Royal Blue Tetra Breeding Guide
Breeding the Royal Blue Tetra (Inpaichthys kerri): sexing by adipose-fin colour, a soft acidic spawning setup, egg scattering and rearing light-sensitive fry.
Overview
The Royal Blue Tetra (Inpaichthys kerri), also sold as the Purple or Royal Emperor Tetra, is a small Brazilian characid. It is an egg-scattering tetra that gives no parental care, so spawning is carried out in a dedicated tank from which the adults are removed once eggs are laid.
Sexing
Seriously Fish notes that females are far less colourful and stockier in body shape than males. A reliable cue is the adipose fin: males show a blue adipose fin while females have a predominantly red one.
Conditioning
For group spawning, condition about half a dozen of each sex on plenty of small live foods. For pair spawning, condition the sexes separately, then select the fattest female and best-coloured male.
Breeding Setup
- Spawning tank around 18 x 10 x 10 inches (about 45 x 25 x 25 cm).
- Very dim lighting.
- Temperature 24-28 C (75-82 F).
- pH 5.5-6.5 with general hardness around 1-5; soft, acidic water with RO water and peat filtration recommended.
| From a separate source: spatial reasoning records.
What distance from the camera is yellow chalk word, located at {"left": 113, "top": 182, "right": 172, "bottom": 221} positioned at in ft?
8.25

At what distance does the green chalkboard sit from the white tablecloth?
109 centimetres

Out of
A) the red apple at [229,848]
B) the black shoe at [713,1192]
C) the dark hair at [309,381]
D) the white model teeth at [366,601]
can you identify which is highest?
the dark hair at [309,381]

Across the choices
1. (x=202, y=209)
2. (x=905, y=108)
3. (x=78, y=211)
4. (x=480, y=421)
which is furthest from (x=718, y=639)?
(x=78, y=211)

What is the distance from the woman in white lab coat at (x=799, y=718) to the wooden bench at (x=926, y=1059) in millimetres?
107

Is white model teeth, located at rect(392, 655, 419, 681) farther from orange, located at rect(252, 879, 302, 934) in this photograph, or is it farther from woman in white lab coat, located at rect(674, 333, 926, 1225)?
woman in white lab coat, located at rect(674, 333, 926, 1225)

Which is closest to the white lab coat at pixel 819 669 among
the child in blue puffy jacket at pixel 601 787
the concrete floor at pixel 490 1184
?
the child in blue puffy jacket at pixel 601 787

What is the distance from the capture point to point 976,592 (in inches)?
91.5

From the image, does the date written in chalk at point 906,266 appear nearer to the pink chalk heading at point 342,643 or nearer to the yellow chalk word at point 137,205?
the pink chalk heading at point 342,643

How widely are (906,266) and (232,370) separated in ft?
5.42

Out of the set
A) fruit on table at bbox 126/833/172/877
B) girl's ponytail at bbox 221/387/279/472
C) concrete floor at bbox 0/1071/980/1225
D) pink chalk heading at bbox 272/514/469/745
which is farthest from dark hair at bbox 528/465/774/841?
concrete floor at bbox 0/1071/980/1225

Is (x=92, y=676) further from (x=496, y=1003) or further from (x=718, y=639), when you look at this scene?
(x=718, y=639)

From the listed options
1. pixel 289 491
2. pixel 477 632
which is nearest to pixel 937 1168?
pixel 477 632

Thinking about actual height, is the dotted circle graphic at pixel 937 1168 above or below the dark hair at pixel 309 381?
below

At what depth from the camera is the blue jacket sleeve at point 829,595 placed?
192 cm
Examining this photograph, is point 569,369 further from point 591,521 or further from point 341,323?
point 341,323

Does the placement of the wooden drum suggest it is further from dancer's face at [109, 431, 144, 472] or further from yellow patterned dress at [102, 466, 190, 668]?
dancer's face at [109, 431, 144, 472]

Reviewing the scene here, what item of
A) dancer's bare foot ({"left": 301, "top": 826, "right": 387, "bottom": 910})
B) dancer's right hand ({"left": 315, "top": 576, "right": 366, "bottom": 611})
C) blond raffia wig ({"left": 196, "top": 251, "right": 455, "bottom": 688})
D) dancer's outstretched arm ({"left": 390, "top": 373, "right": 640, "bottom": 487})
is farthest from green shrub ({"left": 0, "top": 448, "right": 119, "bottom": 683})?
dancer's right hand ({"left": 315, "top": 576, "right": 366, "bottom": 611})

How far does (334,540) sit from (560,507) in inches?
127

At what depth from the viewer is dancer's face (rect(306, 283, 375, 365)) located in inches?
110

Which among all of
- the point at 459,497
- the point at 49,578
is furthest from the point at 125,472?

- Clumps of fine-leaved plants such as java moss or spawning mops, or a mesh base that lets eggs fall out of reach.
- Gentle air-powered sponge filter.
Spawning Behavior & Trigger
For pair spawning, transfer the selected pair to the spawning tank in the evening; they should spawn the following morning. Eggs are scattered among the plants or fall through the mesh. Adults eat the eggs and must be removed immediately afterwards.
Egg & Fry Care
Eggs hatch in around 24-48 hours and the fry are free-swimming about 3-4 days later. Offer infusoria-type foods for the first several days, then microworm and brine shrimp nauplii as the fry grow.
Common Challenges
Egg predation by adults is the main hurdle, so timely removal is essential. As with related tetras, genuinely soft, acidic water and subdued lighting improve fertilisation and fry survival.